Given passage -
________

There was a shift in the distribution of income after 1958 at the expense of the large landowners and businessmen and in favor of the salaried middle class and, to a lesser degree, the wage earners and small farmers. The Baath Party, in power since July 1968, represented the lower stratum of the middle class: sons of small shopkeepers, petty officials, and graduates of training schools, law schools, and military academies. In the 1980s, the ruling class tended to be composed of high and middle echelon bureaucrats who either had risen through the ranks of the party or had been coopted into the party because of their technical competence, i.e., technocrats. The elite also consisted of army officers, whose wartime loyalty the government has striven to retain by dispensing material rewards and gifts.

The government's practice of lavishing rewards on the military has also affected the lower classes. Martyrs' benefits under the Baath have been extremely generous. Thus, the families of youths killed in battle could expect to receive at least an automobile and more likely a generous pension for life.

________

Source data -

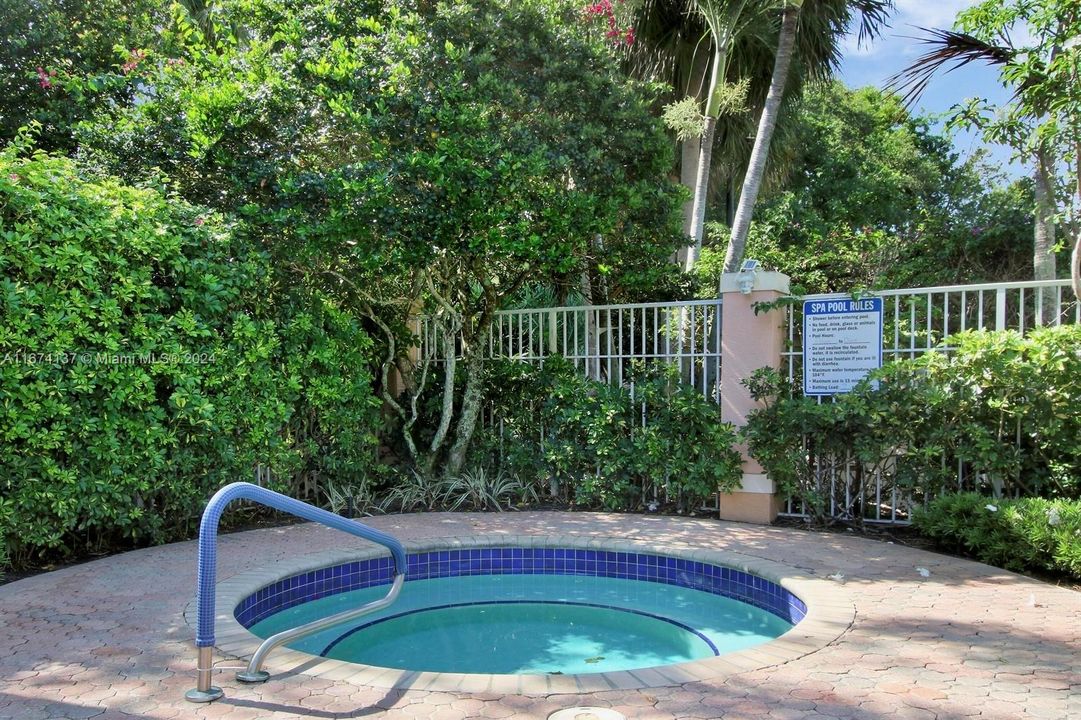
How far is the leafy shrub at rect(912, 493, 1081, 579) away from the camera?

________

Request A - Reproduce the passage on income and class under the Baath word for word, starting with "The government's practice" and going on through "pension for life.".
Request B - In the passage on income and class under the Baath, shorten the paragraph beginning "The government's practice of lavishing rewards" into a brief bulleted list that keeps its main facts.
Request C - According to the passage on income and class under the Baath, since when has the Baath Party been in power?

Full response A -
The government's practice of lavishing rewards on the military has also affected the lower classes. Martyrs' benefits under the Baath have been extremely generous. Thus, the families of youths killed in battle could expect to receive at least an automobile and more likely a generous pension for life.

Full response B -
- Rewards given to the military also reached the lower classes.
- Under the Baath, martyrs' benefits were very generous.
- Families of youths killed in battle could expect at least a car, and more likely a generous lifelong pension.

Full response C - Since July 1968.